>> begin Document text
# 1963 Impala



## Cadi Luva (May 7, 2004)

i decided to build my 1963 Impala... its the 2'n1 lowrider kit... also i decided to shut the trunk... the gold set up it comes with is wak the "gold" looks like some weird shiny yellow, and i think ill save the batteries for a hopper-like vehicle i have been scheming... the only thing i see better about this kit is that it brings a chasis seperate from the floor.... i can paint the undercarriage black and have the chasis match the car color... .. i think im going for another clean look.. should i use the chrome/silver paint i used for the chrome trim on the 6deuce on the suspension pieces?? any suggestions before i begin?...


----------



## 1low64 (Mar 20, 2004)

Dont close the trunk. Just dont use the juice.


----------



## LOWRIDERTRIKE81 (Mar 10, 2005)

THAT'S GONNA BE TIGHT HAVE FUN. :biggrin:


----------



## Cadi Luva (May 7, 2004)

i did a lil something to it... i decided to build it fully locked up... tonight i semi built the engine, the rest of the pieces come chrome already... i think ima hit it up with the silverish paint i got.. lets see how dat works... i also extended these shock-like pieces im not sure what they are but they come with the rear end along with shocks... i had to cut the back of the ears and tilt them downward so that the shock-like pieces would be angled enough and land where they are suppose to land on the trailing arms... i added some pieces to look like the piston blocks at the bottom... and my favorite part was adding the reinforcement to the differential... the paint should fix the lil holes.... and the radiator with the fan shroud...


----------



## Hustle_187 (Mar 6, 2005)

good shit so far....


----------



## LOWRIDERTRIKE81 (Mar 10, 2005)

HOW IS IT GONNA SIT.


----------



## socios b.c. prez (Sep 18, 2003)
>> end Document text
> Set problem: Carry on the forum thread about building a 1963 Impala model kit from the point where it stops. The lines that come next are from a separate source and have nothing to do with the forum thread about the 1963 Impala model kit.
>> begin Source material
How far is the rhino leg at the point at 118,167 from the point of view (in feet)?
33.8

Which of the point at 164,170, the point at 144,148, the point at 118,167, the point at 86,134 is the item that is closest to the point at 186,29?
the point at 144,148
>> end Source material
> Response:
> _Originally posted by Cadi Luva_@Mar 21 2005, 09:12 PM
> *i did a lil something to it... i decided to build it fully locked up... tonight i semi built the engine, the rest of the pieces come chrome already... i think ima hit it up with the silverish paint i got.. lets see how dat works... i also extended these shock-like pieces im not sure what they are but they come with the rear end along with shocks... i had to cut the back of the ears and tilt them downward so that the shock-like pieces would be angled enough and land where they are suppose to land on the trailing arms... i added some pieces to look like the piston blocks at the bottom... and my favorite part was adding the reinforcement to the differential... the paint should fix the lil holes.... and the radiator with the fan shroud...
> [snapback]2885901[/snapback]​*



Does it come with the frame like that or do you have to cut everything off?


----------



## 1ofaknd (May 31, 2003)

^^comes like that


----------



## socios b.c. prez (Sep 18, 2003)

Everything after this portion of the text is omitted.